What is unconditional love?

Things I learnt from having had a truly unconditional relationship of 11 years that ended in my partners death. My partner was quite a lot older than I am, and he had retired early, (he was not rich so please get that thought out of your head). I was working full time shift work. I eventually realised if I worked Friday and Saturday night 10 hour shift, I would earn more money doing those two shifts than working full time. So as a couple we were in the situation we spent five days a week together. Two apart.

In the early days during a disagreement when something I thought my partner should have known automatically to do, was not done, He told me he was not a mind reader.
I realised he was right! I had not asked him to bring in the washing or do the dishes what ever it was, his mind did not work or see the things the way I did.
That was wonderful, as I realised that was exactly what I was expecting him just to know. Know everything.

Know Birthdays were important to me, his family not such a big thing. Christmas was also but I changed overtime and accepted that it was about being together not what you spent or gave everyone.

I learnt over time if I encouraged/forced him to come with me to something he did not want to. I would not enjoy myself either as I would be more focused on him, knowing he was not enjoying himself and would rather have been at home. So it made much more sense to respect him and his choices. We both enjoyed ourselves just not necessarily together, and he always enjoyed hearing how my evening went. Respect.

My partner also never discouraged me from doing or going to anything I wanted to or had to, some he chose to come too. Others he chose not too.
If I was going to friends he would say if you drink too much ring me and I will come and get you. Regardless of the time, He would do this for me, so I was not driving over the limit. (two occasions in 11 years, I am usually not a big drinker).

We made an agreement early in our relationship, I would keep my fringe/bangs, and he would never grow a beard or moustache.

We talked honestly and openly generally. I did not realise while we were together that some of my reactions to situations were due to anxiety, so he never knew that I experienced it. My depression was basically non existent. I had normal ups and downs, yet he knew I had, had depression in the past and that I had tried to kill myself.

= = =

* _Job_:
Resume the personal essay on unconditional love, starting right after its last sentence.

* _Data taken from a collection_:
= = =

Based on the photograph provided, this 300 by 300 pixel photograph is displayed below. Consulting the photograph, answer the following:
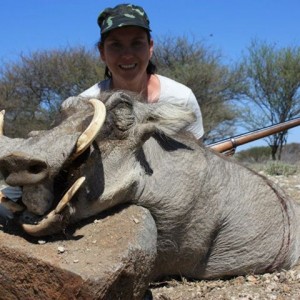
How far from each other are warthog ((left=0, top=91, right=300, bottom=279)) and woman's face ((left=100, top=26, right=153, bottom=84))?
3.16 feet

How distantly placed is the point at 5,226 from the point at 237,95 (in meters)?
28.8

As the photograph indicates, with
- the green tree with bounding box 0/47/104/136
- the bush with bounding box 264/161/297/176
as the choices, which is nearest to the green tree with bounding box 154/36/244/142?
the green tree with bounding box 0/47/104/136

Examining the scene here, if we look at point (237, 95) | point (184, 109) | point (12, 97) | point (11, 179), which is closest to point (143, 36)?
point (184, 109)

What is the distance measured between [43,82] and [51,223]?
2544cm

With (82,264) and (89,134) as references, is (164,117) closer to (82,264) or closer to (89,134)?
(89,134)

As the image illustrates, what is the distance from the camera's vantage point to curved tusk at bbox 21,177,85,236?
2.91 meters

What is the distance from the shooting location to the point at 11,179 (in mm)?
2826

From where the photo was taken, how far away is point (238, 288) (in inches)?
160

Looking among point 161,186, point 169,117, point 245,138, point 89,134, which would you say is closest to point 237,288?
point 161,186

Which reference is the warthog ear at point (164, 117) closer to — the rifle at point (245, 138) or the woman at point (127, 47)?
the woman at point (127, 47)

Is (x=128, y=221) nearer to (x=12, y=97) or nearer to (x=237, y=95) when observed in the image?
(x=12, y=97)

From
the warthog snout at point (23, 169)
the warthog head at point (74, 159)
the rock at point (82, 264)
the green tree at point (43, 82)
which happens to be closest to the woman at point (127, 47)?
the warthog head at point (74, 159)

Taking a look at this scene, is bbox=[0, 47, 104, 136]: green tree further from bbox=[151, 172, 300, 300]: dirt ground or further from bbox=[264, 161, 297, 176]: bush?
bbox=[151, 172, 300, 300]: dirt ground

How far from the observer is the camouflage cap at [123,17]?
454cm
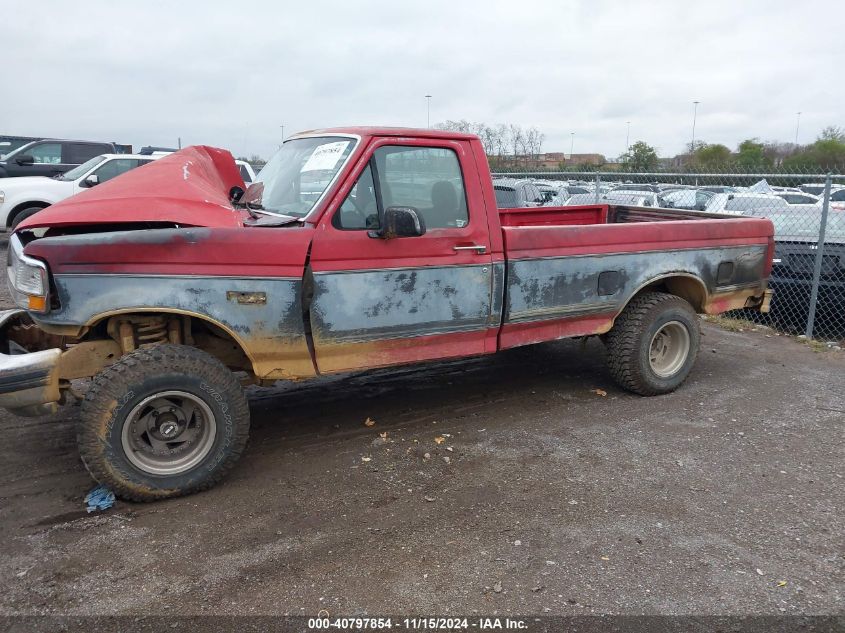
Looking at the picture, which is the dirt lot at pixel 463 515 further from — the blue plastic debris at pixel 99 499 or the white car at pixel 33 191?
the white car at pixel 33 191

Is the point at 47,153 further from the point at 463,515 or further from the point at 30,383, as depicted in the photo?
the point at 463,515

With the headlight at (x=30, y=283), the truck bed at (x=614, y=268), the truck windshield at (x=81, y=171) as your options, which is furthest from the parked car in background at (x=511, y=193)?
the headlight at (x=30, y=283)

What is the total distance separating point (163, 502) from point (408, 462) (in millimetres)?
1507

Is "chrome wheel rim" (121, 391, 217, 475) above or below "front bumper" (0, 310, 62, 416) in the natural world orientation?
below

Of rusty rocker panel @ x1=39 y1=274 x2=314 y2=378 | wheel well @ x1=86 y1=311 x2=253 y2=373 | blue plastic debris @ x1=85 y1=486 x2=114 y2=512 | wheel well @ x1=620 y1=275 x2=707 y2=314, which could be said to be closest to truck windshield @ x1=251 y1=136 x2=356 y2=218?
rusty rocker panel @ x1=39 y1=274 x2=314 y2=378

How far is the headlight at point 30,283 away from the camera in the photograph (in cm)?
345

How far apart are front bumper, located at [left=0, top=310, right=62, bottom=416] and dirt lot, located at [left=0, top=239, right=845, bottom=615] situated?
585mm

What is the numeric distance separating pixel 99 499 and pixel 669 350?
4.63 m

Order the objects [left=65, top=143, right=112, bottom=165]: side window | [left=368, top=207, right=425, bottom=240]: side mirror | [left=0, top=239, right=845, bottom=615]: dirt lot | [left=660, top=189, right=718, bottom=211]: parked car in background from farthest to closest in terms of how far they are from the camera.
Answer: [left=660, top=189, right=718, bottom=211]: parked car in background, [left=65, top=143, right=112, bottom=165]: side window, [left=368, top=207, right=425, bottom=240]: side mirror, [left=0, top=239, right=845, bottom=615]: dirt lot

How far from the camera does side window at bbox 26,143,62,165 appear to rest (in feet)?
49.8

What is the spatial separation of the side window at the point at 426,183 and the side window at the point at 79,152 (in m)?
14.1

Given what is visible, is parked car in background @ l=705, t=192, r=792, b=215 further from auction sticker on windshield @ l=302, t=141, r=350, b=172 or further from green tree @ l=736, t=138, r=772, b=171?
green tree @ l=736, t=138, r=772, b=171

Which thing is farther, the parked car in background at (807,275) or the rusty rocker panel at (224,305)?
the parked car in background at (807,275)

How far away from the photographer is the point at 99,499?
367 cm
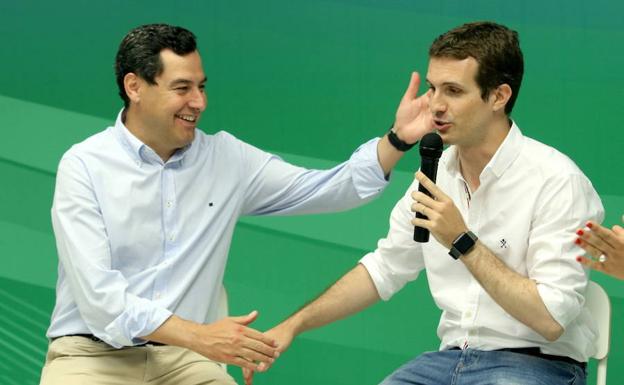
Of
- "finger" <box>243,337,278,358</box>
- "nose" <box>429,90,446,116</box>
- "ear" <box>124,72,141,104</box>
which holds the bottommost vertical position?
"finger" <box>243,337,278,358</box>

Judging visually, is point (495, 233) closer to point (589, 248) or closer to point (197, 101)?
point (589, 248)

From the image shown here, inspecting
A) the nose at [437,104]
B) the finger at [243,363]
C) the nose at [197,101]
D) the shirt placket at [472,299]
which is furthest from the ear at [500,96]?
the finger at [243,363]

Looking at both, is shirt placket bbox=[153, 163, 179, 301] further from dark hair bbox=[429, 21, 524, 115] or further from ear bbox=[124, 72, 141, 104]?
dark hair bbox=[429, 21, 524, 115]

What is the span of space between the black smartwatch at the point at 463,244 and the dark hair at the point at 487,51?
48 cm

= = =

* _Output for this exercise_:
Trust is only as good as the realtionships communication I believe.

Finances can be an area that causes problems in relationships.
We both had access to each others bank accounts, and shared paying the bills for the house. If there was a need for a deposit and I had more money at the time accessible than he did it might take a bit but he accepted that it was just the situation for that moment and it would play out that neither of us were out of pocket more than the other. I bought my own vechicle and maintained it, and he his.

Neither of us wanted children we both made that clear in the very early days.(His two children were grown up). We both wanted a dog, and I had a cat who he adored and he was adored by the cat. In fact my cat was asked to move in and the only way I got to spend time with my cat was to visit the man! I never officially was asked if I wanted to move in. It evolved.

It took a while for me to realise that because my partner needed to do things his way and I mine, it did not mean he did not like the way I did things and vice versa, it was just different. I did not try to change him because I was certainly not going to change who I was. He never told me what to wear, or not too. He never criticised me, manipulated me, put me down, or belittled me. He never talked in a negative way about me to anyone else.

I had never had that before, and as I am basically the sort of person who will tell you to your face or check out things with an individual rather than listen to gossip. I was the same. I find it distressing when a person in a relationship that is supposedly a good one, says to me something that is belittling or judgemental or not nice about his or her partner/spouse. It makes me wonder about the truth of their realtionship sometimes.

I will say we both embarrassed each other but never intentionally.

I did tear some trousers and shirts that were threadbare so he had to get something new. I was concerned that they would rip while we were out somewhere. I had told him I could see the pattern of his underpants through the trousers that I was going to do this and he did not believe me. When it happened in front of him happiness was not in the fore of his emotions, He was resigned to this. We did laugh about it eventually. He went and bought his own clothes. He was happy with them. That is the thing. I would never have tried to change how he dressed (just did not want to see him exposed) or who he was. I fell for him, as he was, warts and all just not exposing himself in public..

I do understand their are realtionships that are bad, where people are not happy, or are being abused in all sort of ways. People in these situations have to make decisions for themselves. I encourage you to think about seeking help. I do have my own opinions and feelings about these situations. I am not a counselor.

I grew up on fairytales and romance, wonderful friends for life stories. Reality is not like this. A true relationship that is mutual and unconditional be it a friendship or a romantic one is perhaps not equal in all ways. There is always differences, and preferences but communicating and honesty without malice, with respect, earning the trust of each other, being non judgemental, has to be coming from both parties equally in the relationship.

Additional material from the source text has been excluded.